A few weeks ago, on a podcast for parents raising “differently wired kids”, I learned about the concept of positive disintegration, developed by Polish psychologist Kazimierz Dabrowski. It’s some heady stuff, but the gist is that our mental breakdowns—our phases of acute anxiety, depression, activation—are opportunities for us to grow into our more attuned, authentic selves. Our neurotic symptoms are actually our body nudging us towards wholeness.
Or, to put it another way, my school-refusing son, when he was only three years old, once told me that he came here to destroy me. We were having a bedtime conversation about when he was an infant, and he turned to me and said, “I came here to destroy you,” as if my reference to his babyhood reminded him of his calling.
A friend of mine pointed out to me that this is exactly what parenting is, to be made and unmade over and over. Other things are also this: the death of someone close, a move to an unknown place, falling in love, breaking up. Change destroys.
I have for years carried the wisdom of my friend’s interpretation, but never felt it as keenly as I do now, now that I’m home remaking a life. We coexist in a vacuum, he and I: Unschooling. De-schooling. We are defined not by what we are doing but by what we are not doing. The longer we stay in this new way, the less I want to return to the old way. But still, this new way is more of an an un-way.
Last year I made the leap of trading my full time job for some part time work so that I could figure out what’s next for me. I hoped that the transition might be an easy one, seamless and fluid, that new kinds of work might find me and bring me joy. I thought that maybe I could avoid the slog of reinvention.

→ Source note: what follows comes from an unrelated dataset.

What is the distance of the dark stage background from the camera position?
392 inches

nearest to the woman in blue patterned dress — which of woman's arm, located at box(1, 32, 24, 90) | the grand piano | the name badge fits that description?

But the new kind of work that found me is this: holding space and bearing witness; sitting with the discomfort of not-knowing. Learning, for real, about how little I control. These are hard things for me. I feel so destroyed. I feel so liberated. I feel so tired.
Though this newsletter is called The Scrap Heap, I’m thinking right now about the ash heap, about how fire too is a fertilizer, one that requires letting go of what grew before. These days, I walk past my backyard garden and see that it still looks soggy from the winter rains. There are dried out stalks that I still haven’t bothered to pull, two old squash rotting, some horseradish that wants to take over everything. This garden—it just isn’t calling to me right now, and I’ve been telling myself that’s all right. It’s okay to miss a season (though there is grief in that). It’s okay to let things be as hard as they are. And there is a weird kind of ecstasy—a new kind of empowerment—in just feeling the tension and letting it be.